O pássaro era como nós, e só agora eu o sabia. A frieza da morte doeu em meus ossos. Não sei como tudo se organizou entre nós. A memória ludibria-me. Depositamos com algum cuidado o corpinho na caixa amarela improvisada. Depois a enterramos num buraco não muito fundo do campinho de futebol, onde havia terra suficiente para revirarmos. Quero acreditar que houve algum cortejo pelo pequeno e que fabricamos uma cruz com dois palitos que sobraram da caixa de fósforos. Tudo como nos diziam que ele merecia e que nós ainda não sabíamos fazer. Acabou. Naquele chão, não era um pássaro que enterrávamos, eram nossas próprias asas.

Não sei por que insisto em lembrar daquela pequena caixa como se fosse roxa. Uma roxa memória.

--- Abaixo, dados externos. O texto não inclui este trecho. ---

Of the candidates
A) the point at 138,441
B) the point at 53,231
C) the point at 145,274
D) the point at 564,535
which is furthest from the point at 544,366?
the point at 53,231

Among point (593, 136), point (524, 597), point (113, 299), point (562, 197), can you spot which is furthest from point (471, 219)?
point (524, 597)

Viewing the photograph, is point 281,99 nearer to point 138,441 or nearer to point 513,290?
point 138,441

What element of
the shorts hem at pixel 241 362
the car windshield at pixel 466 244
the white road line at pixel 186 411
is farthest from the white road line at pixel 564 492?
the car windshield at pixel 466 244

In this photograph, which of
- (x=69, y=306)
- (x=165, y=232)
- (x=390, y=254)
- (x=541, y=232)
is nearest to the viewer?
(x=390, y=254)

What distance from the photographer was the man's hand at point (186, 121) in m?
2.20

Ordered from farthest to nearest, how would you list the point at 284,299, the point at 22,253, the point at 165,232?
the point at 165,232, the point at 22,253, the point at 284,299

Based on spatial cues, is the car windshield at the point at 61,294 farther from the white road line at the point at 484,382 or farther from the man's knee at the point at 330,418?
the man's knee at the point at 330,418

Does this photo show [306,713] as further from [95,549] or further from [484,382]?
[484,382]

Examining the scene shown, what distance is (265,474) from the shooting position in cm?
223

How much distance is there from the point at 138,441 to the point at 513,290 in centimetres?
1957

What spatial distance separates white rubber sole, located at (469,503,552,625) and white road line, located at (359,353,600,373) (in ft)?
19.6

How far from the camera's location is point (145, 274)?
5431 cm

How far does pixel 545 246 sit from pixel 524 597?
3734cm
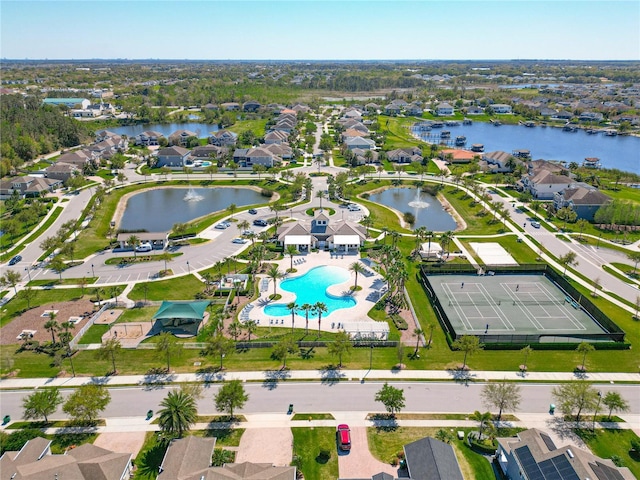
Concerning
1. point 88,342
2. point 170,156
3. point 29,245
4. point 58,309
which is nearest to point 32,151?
point 170,156

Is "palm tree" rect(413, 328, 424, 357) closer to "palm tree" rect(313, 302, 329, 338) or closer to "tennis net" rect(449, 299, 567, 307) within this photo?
"tennis net" rect(449, 299, 567, 307)

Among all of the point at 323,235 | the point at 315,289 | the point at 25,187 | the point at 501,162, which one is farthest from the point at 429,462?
the point at 501,162

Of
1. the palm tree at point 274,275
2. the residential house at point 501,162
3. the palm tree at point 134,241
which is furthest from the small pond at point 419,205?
the palm tree at point 134,241

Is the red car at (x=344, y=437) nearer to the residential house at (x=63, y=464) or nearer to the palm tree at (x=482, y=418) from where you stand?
the palm tree at (x=482, y=418)

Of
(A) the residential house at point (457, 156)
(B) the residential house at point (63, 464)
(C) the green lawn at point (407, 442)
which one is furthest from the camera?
(A) the residential house at point (457, 156)

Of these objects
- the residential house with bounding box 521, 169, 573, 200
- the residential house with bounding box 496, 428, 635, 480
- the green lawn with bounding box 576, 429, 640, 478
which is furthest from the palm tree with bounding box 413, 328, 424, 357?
the residential house with bounding box 521, 169, 573, 200

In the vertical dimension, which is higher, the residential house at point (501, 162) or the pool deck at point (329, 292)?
the residential house at point (501, 162)
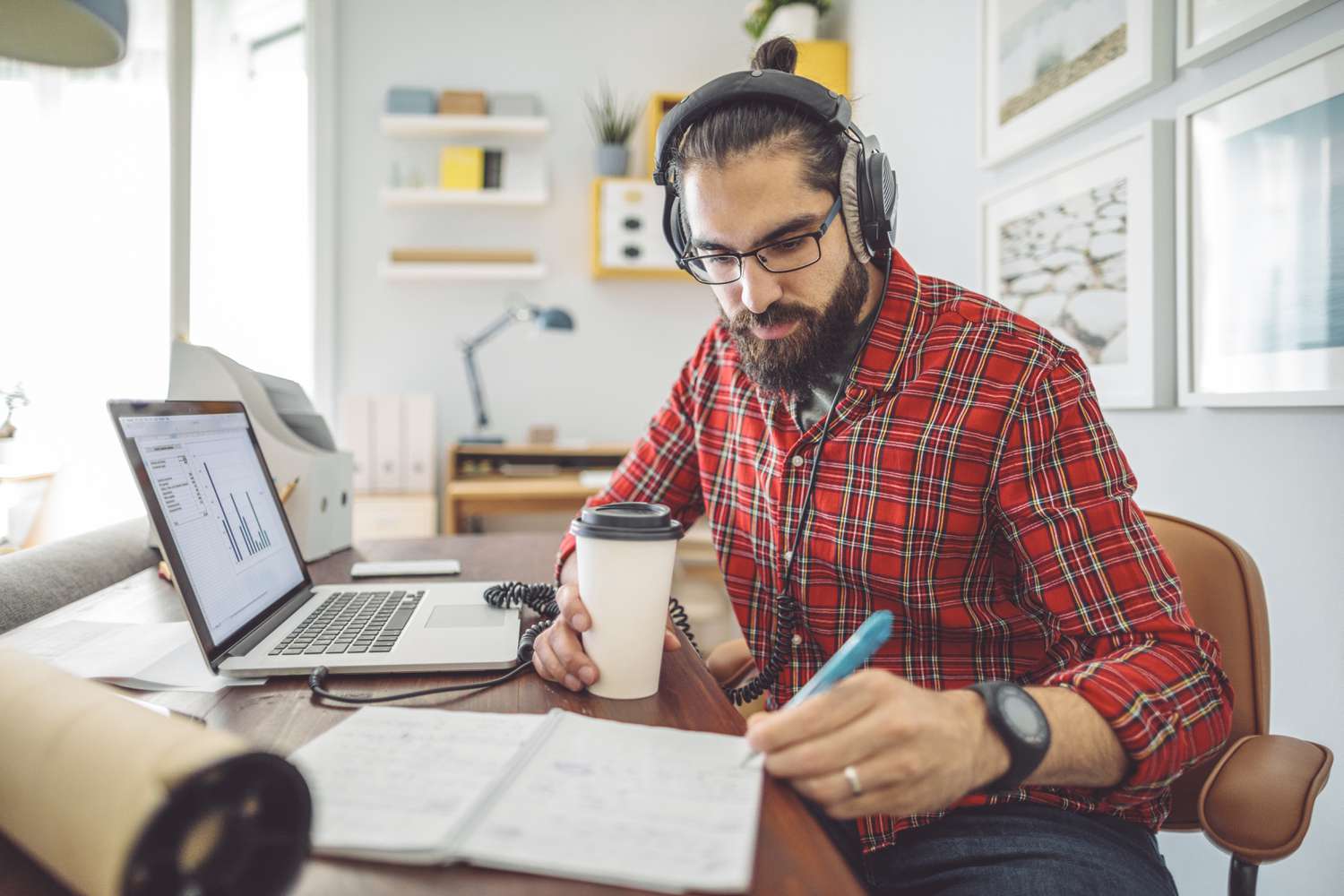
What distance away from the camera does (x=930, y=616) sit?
3.17ft

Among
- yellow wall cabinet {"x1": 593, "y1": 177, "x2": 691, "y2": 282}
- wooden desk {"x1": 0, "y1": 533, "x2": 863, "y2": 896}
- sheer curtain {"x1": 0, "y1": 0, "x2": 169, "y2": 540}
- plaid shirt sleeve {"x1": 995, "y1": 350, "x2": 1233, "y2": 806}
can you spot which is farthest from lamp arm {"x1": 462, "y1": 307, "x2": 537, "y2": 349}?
plaid shirt sleeve {"x1": 995, "y1": 350, "x2": 1233, "y2": 806}

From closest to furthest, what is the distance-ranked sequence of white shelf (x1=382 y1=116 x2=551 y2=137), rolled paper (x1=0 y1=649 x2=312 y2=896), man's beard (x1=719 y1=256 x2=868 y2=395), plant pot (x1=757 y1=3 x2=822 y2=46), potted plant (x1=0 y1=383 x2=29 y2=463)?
rolled paper (x1=0 y1=649 x2=312 y2=896) → man's beard (x1=719 y1=256 x2=868 y2=395) → potted plant (x1=0 y1=383 x2=29 y2=463) → plant pot (x1=757 y1=3 x2=822 y2=46) → white shelf (x1=382 y1=116 x2=551 y2=137)

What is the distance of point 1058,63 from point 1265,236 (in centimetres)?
79

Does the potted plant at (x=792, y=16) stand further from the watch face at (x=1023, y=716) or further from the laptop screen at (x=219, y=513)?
the watch face at (x=1023, y=716)

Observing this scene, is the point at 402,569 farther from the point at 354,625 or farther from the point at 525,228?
the point at 525,228

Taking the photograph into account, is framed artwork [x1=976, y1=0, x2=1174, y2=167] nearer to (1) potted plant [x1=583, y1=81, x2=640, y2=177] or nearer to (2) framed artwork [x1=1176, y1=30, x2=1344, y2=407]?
(2) framed artwork [x1=1176, y1=30, x2=1344, y2=407]

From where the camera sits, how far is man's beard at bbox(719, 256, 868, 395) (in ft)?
3.37

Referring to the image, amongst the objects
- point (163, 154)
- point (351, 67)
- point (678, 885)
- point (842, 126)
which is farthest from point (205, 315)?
point (678, 885)

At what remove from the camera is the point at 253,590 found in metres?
0.87

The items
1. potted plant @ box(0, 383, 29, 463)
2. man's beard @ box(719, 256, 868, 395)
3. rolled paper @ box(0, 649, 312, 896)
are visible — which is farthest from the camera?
potted plant @ box(0, 383, 29, 463)

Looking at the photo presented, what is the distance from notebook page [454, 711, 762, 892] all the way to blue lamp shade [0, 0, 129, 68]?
1.08 metres

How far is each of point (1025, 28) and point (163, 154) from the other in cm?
245

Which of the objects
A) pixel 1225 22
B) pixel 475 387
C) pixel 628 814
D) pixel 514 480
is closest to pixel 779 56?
pixel 1225 22

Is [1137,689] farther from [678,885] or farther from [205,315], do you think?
[205,315]
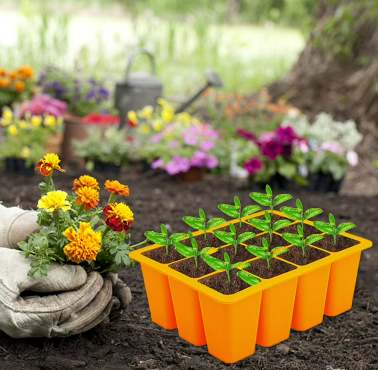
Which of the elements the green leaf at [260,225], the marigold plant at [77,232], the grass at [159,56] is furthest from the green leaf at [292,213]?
the grass at [159,56]

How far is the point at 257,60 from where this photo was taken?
964cm

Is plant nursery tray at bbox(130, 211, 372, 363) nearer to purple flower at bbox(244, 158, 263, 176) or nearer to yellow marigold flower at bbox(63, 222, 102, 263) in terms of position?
yellow marigold flower at bbox(63, 222, 102, 263)

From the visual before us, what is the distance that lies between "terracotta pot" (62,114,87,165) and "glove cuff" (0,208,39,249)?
273cm

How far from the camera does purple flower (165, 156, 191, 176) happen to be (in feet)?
14.2

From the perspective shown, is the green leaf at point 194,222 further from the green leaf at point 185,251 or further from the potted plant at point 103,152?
the potted plant at point 103,152

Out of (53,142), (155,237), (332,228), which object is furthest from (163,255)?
(53,142)

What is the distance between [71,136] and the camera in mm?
4988

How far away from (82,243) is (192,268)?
0.44 m

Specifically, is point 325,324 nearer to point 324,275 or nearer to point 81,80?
point 324,275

O pássaro não poderia caber nas caixinhas mais miúdas, que, sem rótulo, seriam desta cor. Cor da morte. O caixão do pequeno era certamente amarelo. Um amarelo vivo com aqueles desenhos vermelhos e pretos em cima, que nada tinham a ver com a solenidade. O fato briga com a memória no caminho do texto, empurrando para o palco uma luz inesperada. Sou salva por esse guache amarelo que entorna no papel e na alma. A história cria a cor e desembaça o olhar. Saio como criança que volta à rua para brincar novamente. Leve. Como se a lembrança não tivesse sido carregada até aqui a duras penas. A imaginação retira do chão os meninos que queriam voar. E, num outro céu, em bando, escuto a gargalhada passarífica de todos nós. Som de travessura. Cara de molecagem. Cortando a nuvem, agora fazemos os desenhos que tanto sonhávamos no azul.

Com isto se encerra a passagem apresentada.